Content starts

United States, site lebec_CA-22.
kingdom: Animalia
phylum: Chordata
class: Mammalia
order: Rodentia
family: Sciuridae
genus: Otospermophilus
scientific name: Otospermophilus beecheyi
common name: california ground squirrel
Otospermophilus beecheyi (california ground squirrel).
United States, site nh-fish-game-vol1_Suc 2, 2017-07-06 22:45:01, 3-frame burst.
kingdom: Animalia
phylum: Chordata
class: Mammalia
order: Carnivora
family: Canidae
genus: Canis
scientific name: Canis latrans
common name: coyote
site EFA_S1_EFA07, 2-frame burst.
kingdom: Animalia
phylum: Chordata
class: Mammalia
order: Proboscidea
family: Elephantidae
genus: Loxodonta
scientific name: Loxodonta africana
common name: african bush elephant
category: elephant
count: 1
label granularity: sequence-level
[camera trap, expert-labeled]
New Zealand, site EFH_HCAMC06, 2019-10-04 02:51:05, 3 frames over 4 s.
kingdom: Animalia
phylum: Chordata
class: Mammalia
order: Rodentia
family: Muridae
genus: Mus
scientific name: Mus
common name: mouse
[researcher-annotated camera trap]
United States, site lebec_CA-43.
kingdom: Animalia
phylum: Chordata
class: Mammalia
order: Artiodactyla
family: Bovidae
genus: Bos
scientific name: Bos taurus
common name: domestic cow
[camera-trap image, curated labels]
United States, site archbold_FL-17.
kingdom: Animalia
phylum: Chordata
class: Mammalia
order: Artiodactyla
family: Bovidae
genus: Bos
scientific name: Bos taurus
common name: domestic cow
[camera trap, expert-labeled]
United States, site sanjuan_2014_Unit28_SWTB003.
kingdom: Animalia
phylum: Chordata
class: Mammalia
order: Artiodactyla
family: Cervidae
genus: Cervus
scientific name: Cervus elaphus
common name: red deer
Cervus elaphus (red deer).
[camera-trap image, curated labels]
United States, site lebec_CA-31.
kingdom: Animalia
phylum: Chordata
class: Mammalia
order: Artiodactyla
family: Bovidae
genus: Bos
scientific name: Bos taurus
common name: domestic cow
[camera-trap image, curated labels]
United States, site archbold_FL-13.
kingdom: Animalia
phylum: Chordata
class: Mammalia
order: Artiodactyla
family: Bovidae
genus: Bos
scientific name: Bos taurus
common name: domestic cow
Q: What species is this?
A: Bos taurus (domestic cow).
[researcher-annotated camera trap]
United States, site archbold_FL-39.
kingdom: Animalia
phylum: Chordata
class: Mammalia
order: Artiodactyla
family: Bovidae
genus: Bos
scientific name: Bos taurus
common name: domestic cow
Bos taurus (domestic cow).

Content ends

[Problem]
Repeat the records exactly, including every line.

[Result]
United States, site lebec_CA-22.
kingdom: Animalia
phylum: Chordata
class: Mammalia
order: Rodentia
family: Sciuridae
genus: Otospermophilus
scientific name: Otospermophilus beecheyi
common name: california ground squirrel
Otospermophilus beecheyi (california ground squirrel).
United States, site nh-fish-game-vol1_Suc 2, 2017-07-06 22:45:01, 3-frame burst.
kingdom: Animalia
phylum: Chordata
class: Mammalia
order: Carnivora
family: Canidae
genus: Canis
scientific name: Canis latrans
common name: coyote
site EFA_S1_EFA07, 2-frame burst.
kingdom: Animalia
phylum: Chordata
class: Mammalia
order: Proboscidea
family: Elephantidae
genus: Loxodonta
scientific name: Loxodonta africana
common name: african bush elephant
category: elephant
count: 1
label granularity: sequence-level
[camera trap, expert-labeled]
New Zealand, site EFH_HCAMC06, 2019-10-04 02:51:05, 3 frames over 4 s.
kingdom: Animalia
phylum: Chordata
class: Mammalia
order: Rodentia
family: Muridae
genus: Mus
scientific name: Mus
common name: mouse
[researcher-annotated camera trap]
United States, site lebec_CA-43.
kingdom: Animalia
phylum: Chordata
class: Mammalia
order: Artiodactyla
family: Bovidae
genus: Bos
scientific name: Bos taurus
common name: domestic cow
[camera-trap image, curated labels]
United States, site archbold_FL-17.
kingdom: Animalia
phylum: Chordata
class: Mammalia
order: Artiodactyla
family: Bovidae
genus: Bos
scientific name: Bos taurus
common name: domestic cow
[camera trap, expert-labeled]
United States, site sanjuan_2014_Unit28_SWTB003.
kingdom: Animalia
phylum: Chordata
class: Mammalia
order: Artiodactyla
family: Cervidae
genus: Cervus
scientific name: Cervus elaphus
common name: red deer
Cervus elaphus (red deer).
[camera-trap image, curated labels]
United States, site lebec_CA-31.
kingdom: Animalia
phylum: Chordata
class: Mammalia
order: Artiodactyla
family: Bovidae
genus: Bos
scientific name: Bos taurus
common name: domestic cow
[camera-trap image, curated labels]
United States, site archbold_FL-13.
kingdom: Animalia
phylum: Chordata
class: Mammalia
order: Artiodactyla
family: Bovidae
genus: Bos
scientific name: Bos taurus
common name: domestic cow
Q: What species is this?
A: Bos taurus (domestic cow).
[researcher-annotated camera trap]
United States, site archbold_FL-39.
kingdom: Animalia
phylum: Chordata
class: Mammalia
order: Artiodactyla
family: Bovidae
genus: Bos
scientific name: Bos taurus
common name: domestic cow
Bos taurus (domestic cow).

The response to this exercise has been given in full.